● DOCUMENT SEGMENT
Kids don’t need to be the most popular or accomplished — they need to have grit. This is Robin writing about a subject that Jennifer and I have been discussing forever, both its necessity and resounding absence in many of the children we encounter.
The current media favoured notion that our kids need grit has been bandied about in the media for months and some might find it overdone, but “grit,”or the ability to keep going in the face of adversity and failure, remains a necessary ingredient for a fully evolved life. Alphabetically speaking, “s” comes before “t” so in the spirit of novelty, encourage your children see the gris.
In most modern languages, “gris” means “grey.” Apparently it means “pig” in Swedish but since that doesn’t fit my thesis, let’s leave that definition to the linguists! Gris means grey. Grey is good. A shock, I know. We are taught by inference to be depressed by grey days, to dye grey hair, to paint brightly coloured pictures for our children and our lives. But, grey has a very different meaning on the canvass of emotional health, and it is one to be nurtured and celebrated.
Many people, children included, view the world as black or white. Black is bad — embodying traits of pessimism, fatalism, self-recrimination, guilt and futility. “I failed the math exam because I suck. I may as well just forget about being accepted into a veterinary program because you need great marks in both science and math. What’s the point in even trying now?”
Those who see mainly white are unrealistic, often lazy and dependent on others. Everything is okay — until it’s not. “Sure, my marks aren’t great now, but I’m seventeen. I want to live and have fun. I’ll get in to university when the time comes. Everything will work out.”

● DATA PROVIDED
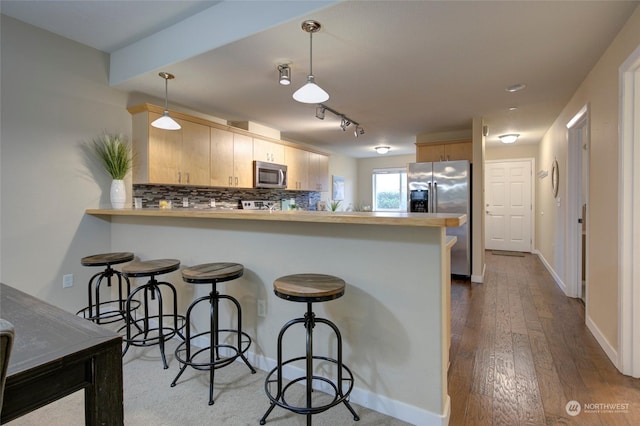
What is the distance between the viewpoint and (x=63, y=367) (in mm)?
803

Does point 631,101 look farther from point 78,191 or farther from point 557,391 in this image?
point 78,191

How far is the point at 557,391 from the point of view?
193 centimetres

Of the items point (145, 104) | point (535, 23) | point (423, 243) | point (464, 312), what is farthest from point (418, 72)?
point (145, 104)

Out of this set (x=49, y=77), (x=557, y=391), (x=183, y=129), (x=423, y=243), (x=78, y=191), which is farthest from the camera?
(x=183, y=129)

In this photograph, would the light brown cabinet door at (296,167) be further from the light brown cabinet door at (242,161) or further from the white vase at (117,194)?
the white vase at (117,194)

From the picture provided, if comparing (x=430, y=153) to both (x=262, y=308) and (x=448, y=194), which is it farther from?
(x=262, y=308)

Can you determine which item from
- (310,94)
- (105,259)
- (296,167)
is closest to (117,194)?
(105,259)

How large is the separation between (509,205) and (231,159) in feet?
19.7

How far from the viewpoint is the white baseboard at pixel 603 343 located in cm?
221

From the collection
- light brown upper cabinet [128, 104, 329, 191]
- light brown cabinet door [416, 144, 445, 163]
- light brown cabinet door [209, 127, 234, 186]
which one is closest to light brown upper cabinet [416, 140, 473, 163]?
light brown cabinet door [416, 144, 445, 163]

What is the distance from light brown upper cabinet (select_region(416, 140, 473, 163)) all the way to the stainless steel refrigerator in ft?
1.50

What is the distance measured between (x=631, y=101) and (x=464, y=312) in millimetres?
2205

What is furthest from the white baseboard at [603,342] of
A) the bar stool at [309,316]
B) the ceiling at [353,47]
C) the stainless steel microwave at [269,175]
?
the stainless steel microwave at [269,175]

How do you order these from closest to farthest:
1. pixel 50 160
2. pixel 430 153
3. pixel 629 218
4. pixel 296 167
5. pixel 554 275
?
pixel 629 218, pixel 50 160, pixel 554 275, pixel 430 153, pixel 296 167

* * *

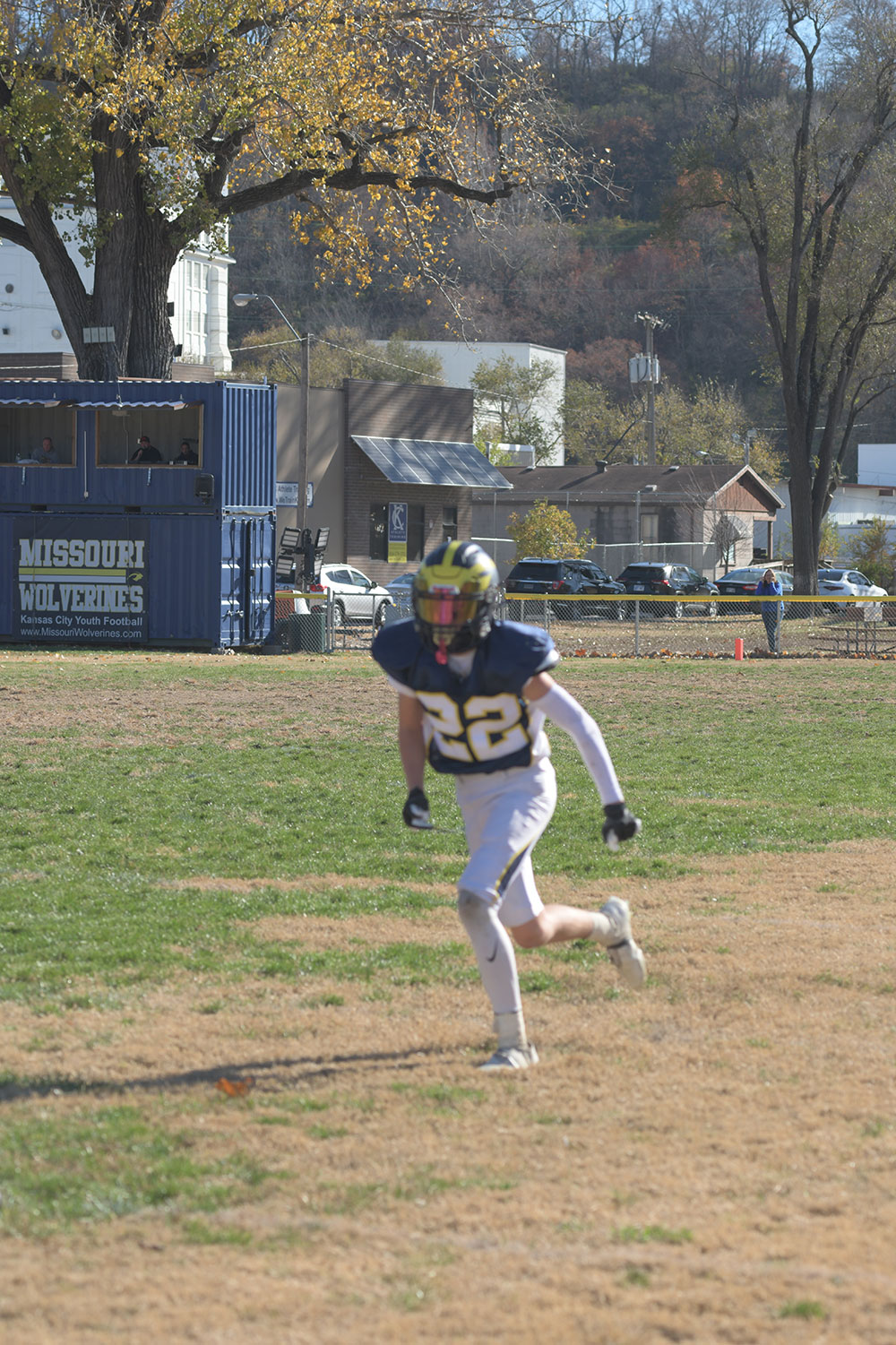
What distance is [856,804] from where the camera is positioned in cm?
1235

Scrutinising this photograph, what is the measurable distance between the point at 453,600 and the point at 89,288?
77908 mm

● EXERCISE TASKS
- A) From the essay on grit, return an exact copy of the passage that begins at the words "In most modern" and stops after the words "nurtured and celebrated.".
- B) According to the essay on grit, what does "gris" mean in most modern languages?

● ANSWERS TO EACH TASK
- A)
In most modern languages, “gris” means “grey.” Apparently it means “pig” in Swedish but since that doesn’t fit my thesis, let’s leave that definition to the linguists! Gris means grey. Grey is good. A shock, I know. We are taught by inference to be depressed by grey days, to dye grey hair, to paint brightly coloured pictures for our children and our lives. But, grey has a very different meaning on the canvass of emotional health, and it is one to be nurtured and celebrated.

- B) Grey.